Sostenibilità

L’acqua al veleno di Bussi finisce in tribunale

In cerca di giustizia per i pozzi avvelenati di Sant'Angelo

di Redazione

500mila persone della Val Pescara hanno bevuto tetracloruro di carbonio, tetracloroetilene e tricloroetilene. Uno scempio ambientale senza precedenti. Che è sfociato in un processo. Grazie
alle denunce del WWF
Cloroformio 3.220.000 volte i limiti di legge, tetracloroetano 420.000 volte, clorometano 11.067 volte, dicloroetilene 24.000 volte, tricloroetano 24.500 volte, cloruro di vinile 1.960 volte, mercurio 1.240 volte, tricloroetilene 7.867 volte. Sono questi, secondo quanto riportato nella richiesta di rinvio a giudizio a firma del pubblico ministero Anna Rita Mantini, gli sconvolgenti risultati delle analisi sulle acque di falda a Bussi sul Tirino (PE).
Si tratta del procedimento penale davanti al tribunale di Pescara per uno dei più grandi scandali ambientali europei degli ultimi anni, quello del sito chimico di Bussi con le sue megadiscariche abusive con 500mila tonnellate di rifiuti pericolosissimi scoperte dal Corpo Forestale di Pescara e dalla Procura di Pescara nel 2007, dell’inquinamento della falda acquifera e della contaminazione con solventi dei pozzi Sant’Angelo.
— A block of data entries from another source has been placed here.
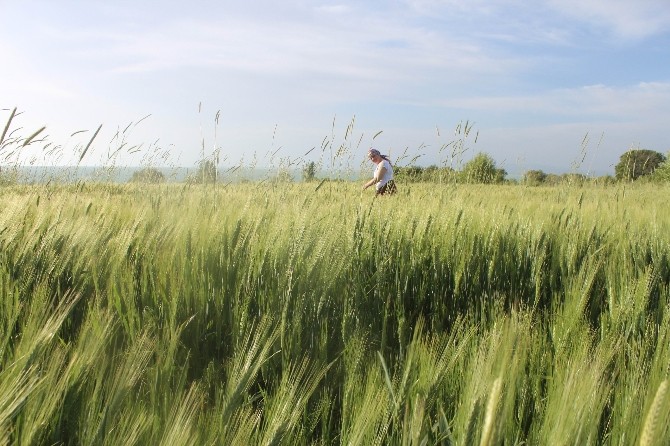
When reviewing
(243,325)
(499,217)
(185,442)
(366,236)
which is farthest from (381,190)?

Questi pozzi, situati a circa 2 chilometri a valle del sito chimico, per anni hanno fornito acqua a circa 500mila persone della Val Pescara che, ignare fino all’ultimo, hanno bevuto acqua proveniente da pozzi inquinati da tetracloruro di carbonio, tetracloroetilene e tricloroetilene.
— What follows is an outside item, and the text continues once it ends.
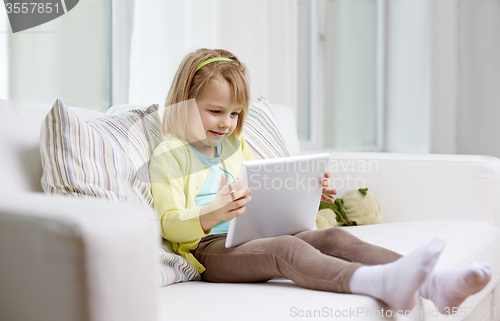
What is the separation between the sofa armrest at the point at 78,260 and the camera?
0.42 m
L’accumulo di sostanze pericolose e tossiche, alcune delle quali classificate come cancerogene e/o possibili cancerogene per l’uomo, ha infatti portato all’inquinamento della falda profonda fino a 100 metri nel sottosuolo.
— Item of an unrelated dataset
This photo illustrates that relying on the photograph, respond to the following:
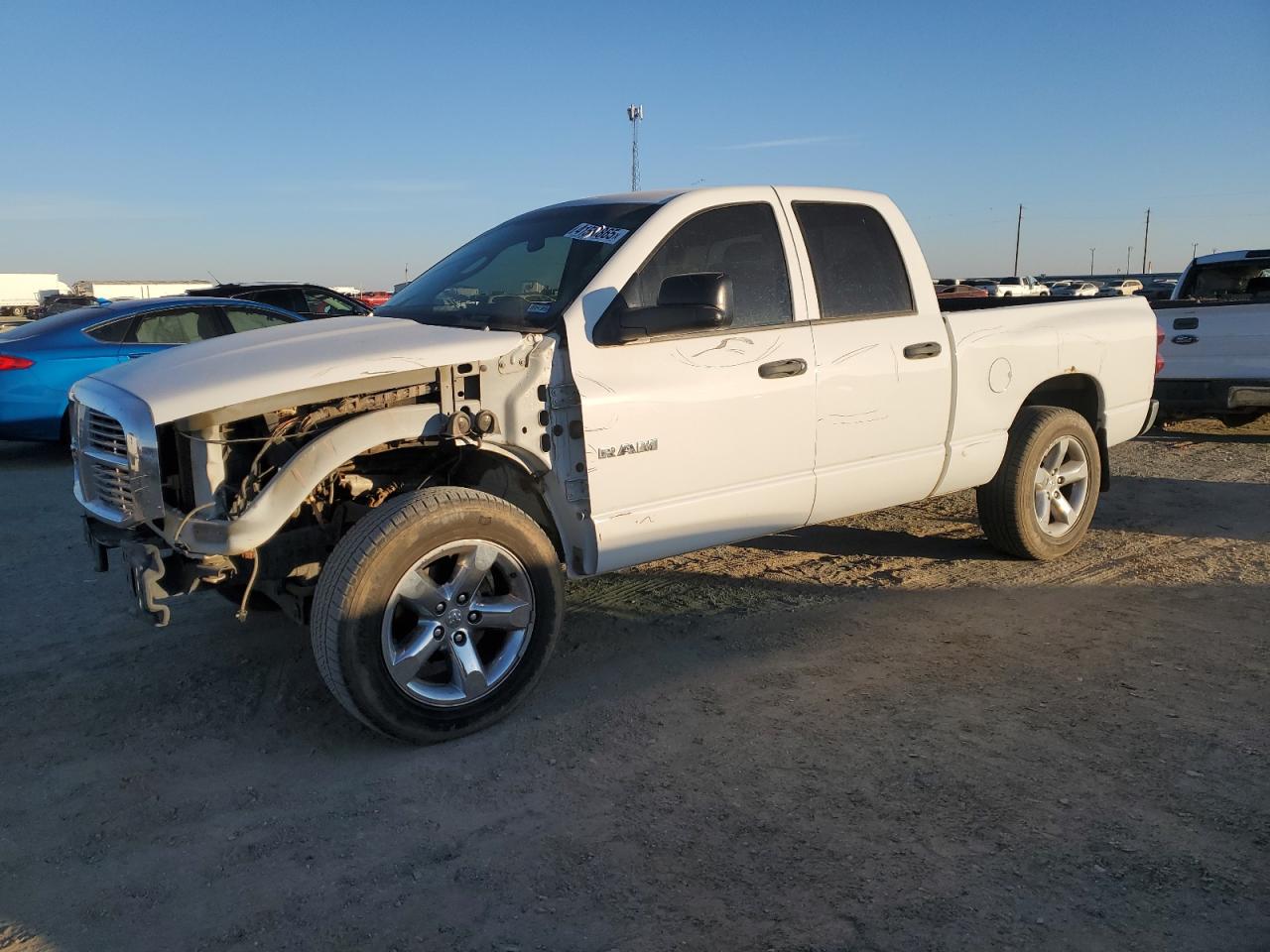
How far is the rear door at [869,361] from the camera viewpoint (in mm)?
4523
«Uno scandalo di portata nazionale», sottolinea Tommaso Navarra, avvocato di Teramo che, insieme al collega Fabio De Massis di Pescara, patrocina il WWF nel processo. «Proprio in Abruzzo, la regione che assume di essere la più verde di Europa, dopo le vicende dei Laboratori sotterranei dell’Istituto nazionale di Fisica nucleare del Gran Sasso, è toccato nuovamente al WWF farsi carico, non facile, di documentare giudizialmente uno scempio ambientale gravissimo che mette a serio pericolo la salute di mezzo milione di cittadini».
Dopo un primo rinvio a luglio, con l’udienza preliminare del 29 ottobre il processo dovrebbe entrare nel vivo: i giudici dovranno valutare se e per quali reati rinviare a giudizio alcune decine di persone coinvolte, secondo la Procura, in un vero e proprio disastro ambientale che richiederà centinaia di milioni di euro per la bonifica.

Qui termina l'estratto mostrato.